The November 2nd election, coinciding as it does with the confluence of Halloween and the Days of the Dead, is poetic comeuppance. While junior vampires prowl from door to door, soliciting candy corn and other treats for the obese, the Big Trick will win the day.

San Francisco is an enclave occasionally insulated from the North American nightmare.
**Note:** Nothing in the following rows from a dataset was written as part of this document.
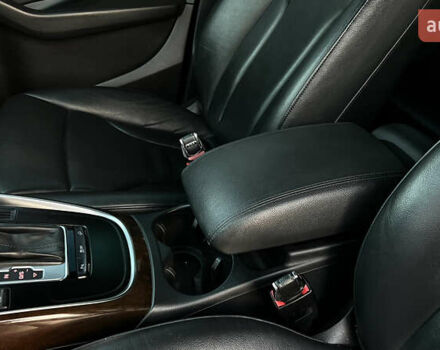 Белый Ауди Ку 5, объемом двигателя 1.97 л и пробегом 131 тыс. км за 18000 $, фото 24 на Automoto.ua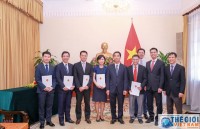 Công tác tổ chức cán bộ Bộ Ngoại giao năm 2017: Bài bản, chủ động, linh hoạt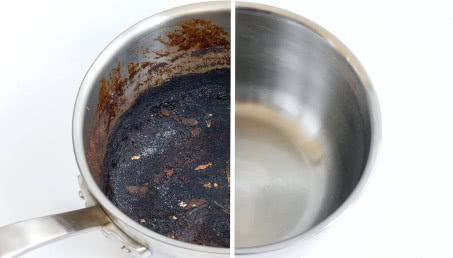 Nie wyrzucajcie ich do śmieci! To one wyczyszczą patelnie na błysk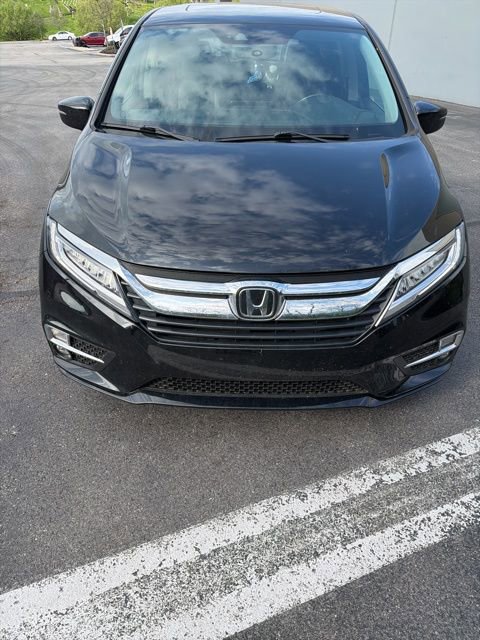 Used 2019 Honda Odyssey Elite image 8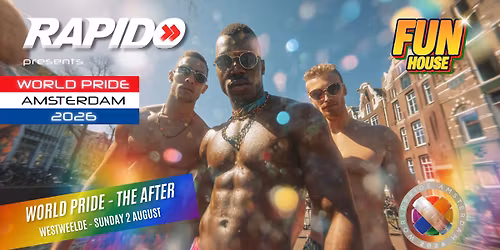 World Pride - 2026 - The AFTER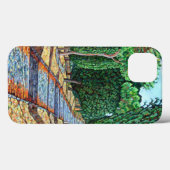 De Appia Antica Case-Mate iPhone Case (Achterkant (horizontaal))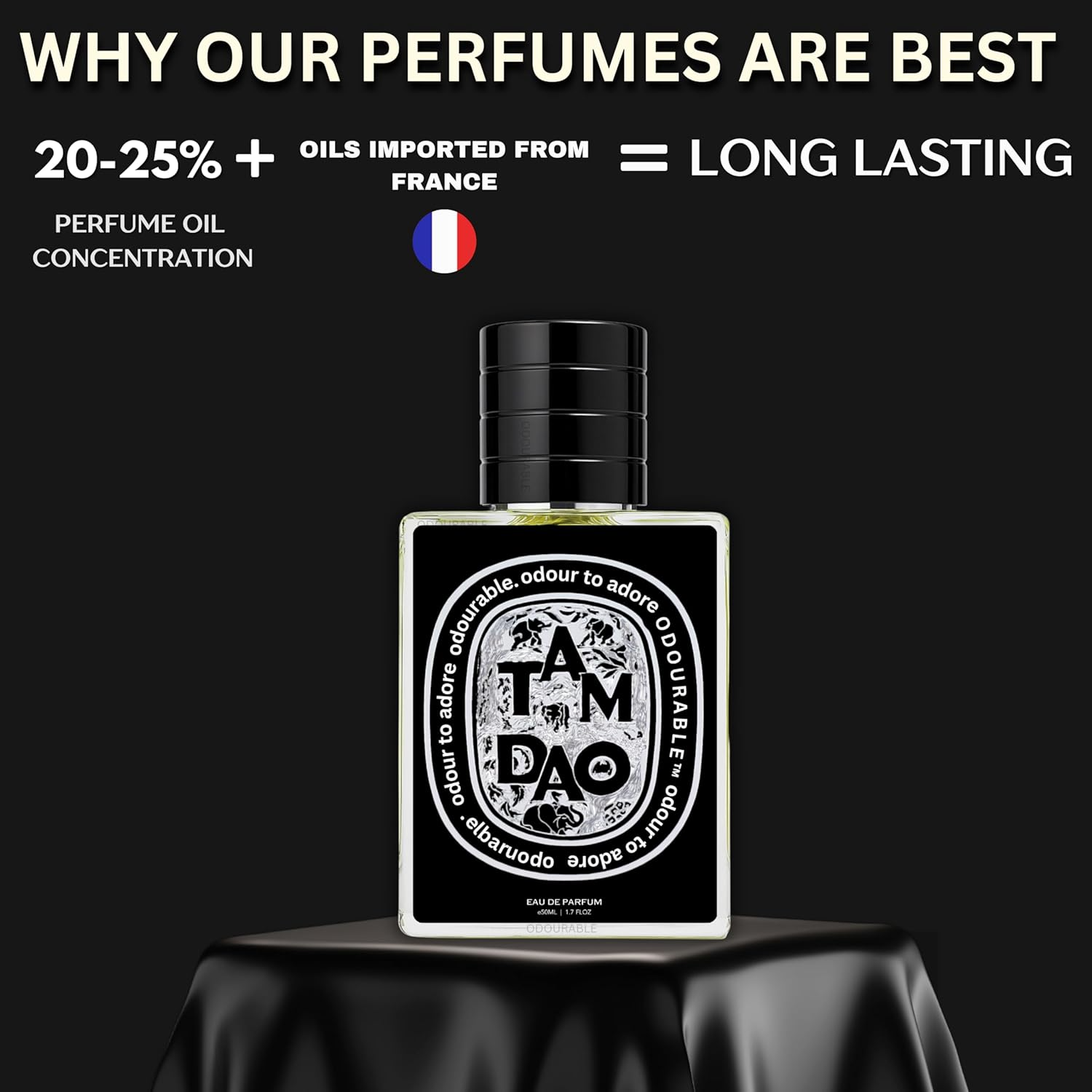 Tam Dao Perfume by Odourable - Image 4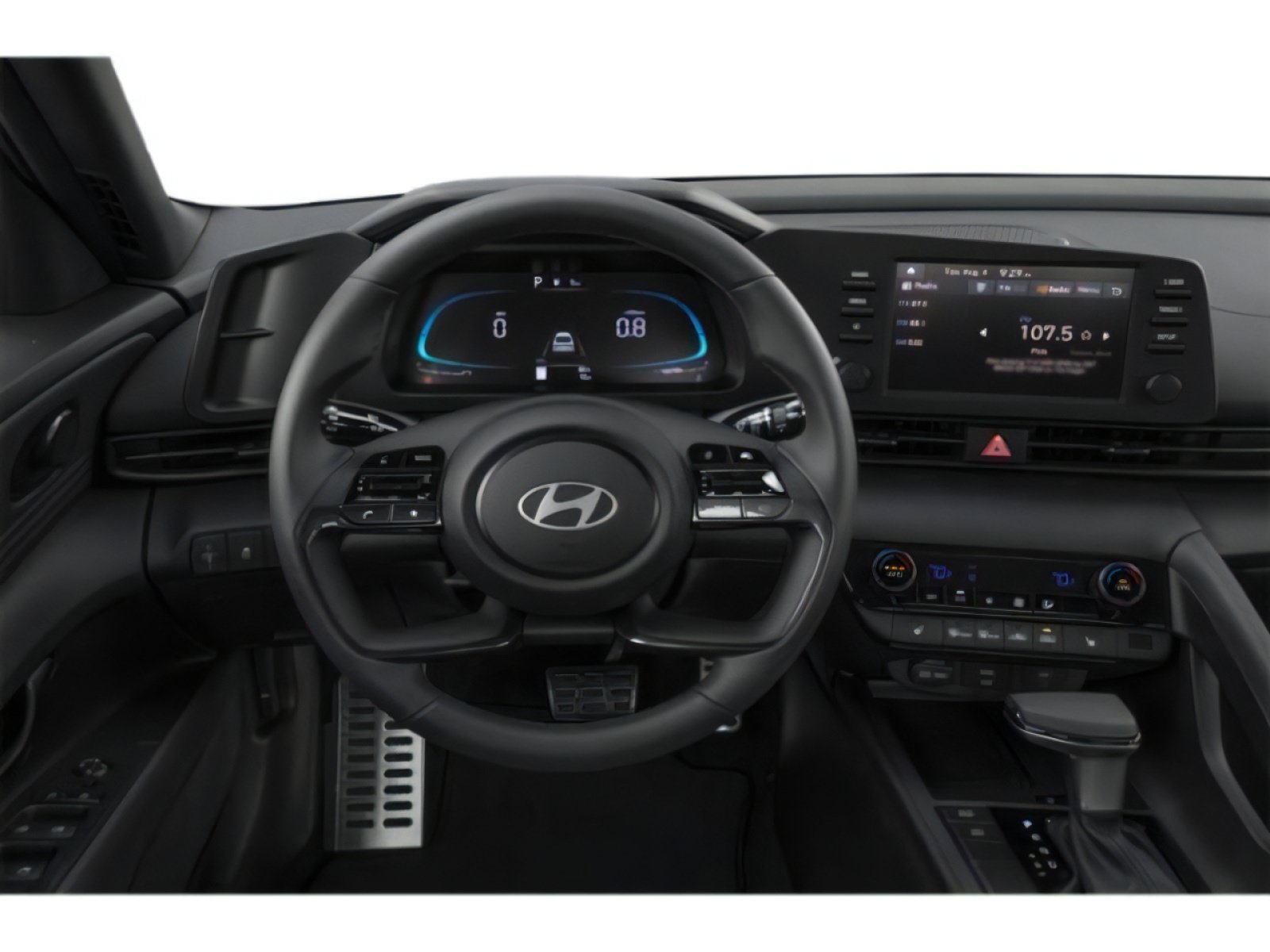 New 2026 Hyundai Elantra SEL Sport FWD image 6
While Halloween has its advocates here and despite the hysterics of baseball fanatics who usually have little to babble about – this year their Giants are participants in the mislabeled “World Series” – the denizens of our local barrio, La Mision, have celebrated the Mexican Days of the Dead for the past 30 years with creative gusto and despite the deviousness of this particularly scoundrel year, they will do so once again come this November 2nd.

Unlike the persona of Santa Muerte, the macabre cult around which the drug cartels have consolidated and who purportedly protects the true believers from the Grim Reaper, los Dias de los Muertos are designed to accept and mock Death, rendering it less terrifying for those of us who teeter on the brink. This year, I will wander the allies of our make-believe Mictlan disguised as my own cancer-ridden liver. We shall soon see who gets to laugh last.